── Teks Bacaan ──

(VIVAnews/ Muhamad Solihin)
|
VIVAnews – Penarikan 20 personil Polri, yang diperbantukan di Komisi Pemberantasan Korupsi, menuai pertanyaan dari sejumlah kalangan. Peneliti Indonesia Corruption Watch, Emerson Yuntho, menilai ada upaya untuk menghambat kasus dugaan korupsi pengadaan alat simulator Surat Izin Mengemudi yang melibatkan sejumlah jenderal polisi.
“Langkah ini dikhawatirkan bagian dari penyelamatan keterlibatan petinggi Polri lainnya,” kata Emerson kepada VIVAnews, Sabtu, 14 September 2012. Untuk itu Presiden Susilo Bambang Yudhoyono diminta turun tangan memberikan dukungan kepada KPK. “Jika Presiden diam saja, dapat dianggap memihak Kepolisian,” imbuhnya.
ICW juga menanggap Kapolri tak serius mendukung langkah KPK menuntaskan kasus dugaan korupsi pengadaan simulator SIM. Penarikan penyidik Polri dari KPK juga bisa dianggap sebagai bentuk “hukuman” kepada KPK karena telah merusak citra Polri lewat pengungkapan kasus simulator SIM.

───
── Data yang Disediakan ──

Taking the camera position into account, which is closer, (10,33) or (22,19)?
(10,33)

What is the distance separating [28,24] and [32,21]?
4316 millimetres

───

Soal Latihan A:
Salinlah dengan tepat bagian teks tentang penarikan personel Polri dari KPK, mulai dari "(VIVAnews/ Muhamad Solihin)" sampai dengan "sejumlah jenderal polisi.".
Soal Latihan B:
Jawablah pertanyaan berikut berdasarkan teks tentang penarikan personel Polri dari KPK.
(i) Berapa personel Polri yang ditarik dari KPK?
(ii) Siapa yang diminta turun tangan memberikan dukungan kepada KPK?
(iii) Pengadaan alat apa yang menjadi pokok kasus dugaan korupsi tersebut?

Jawaban Lengkap A:
(VIVAnews/ Muhamad Solihin)
|
VIVAnews – Penarikan 20 personil Polri, yang diperbantukan di Komisi Pemberantasan Korupsi, menuai pertanyaan dari sejumlah kalangan. Peneliti Indonesia Corruption Watch, Emerson Yuntho, menilai ada upaya untuk menghambat kasus dugaan korupsi pengadaan alat simulator Surat Izin Mengemudi yang melibatkan sejumlah jenderal polisi.

Jawaban Lengkap B:
(i) 20 personel.
(ii) Presiden Susilo Bambang Yudhoyono.
(iii) Alat simulator Surat Izin Mengemudi (SIM).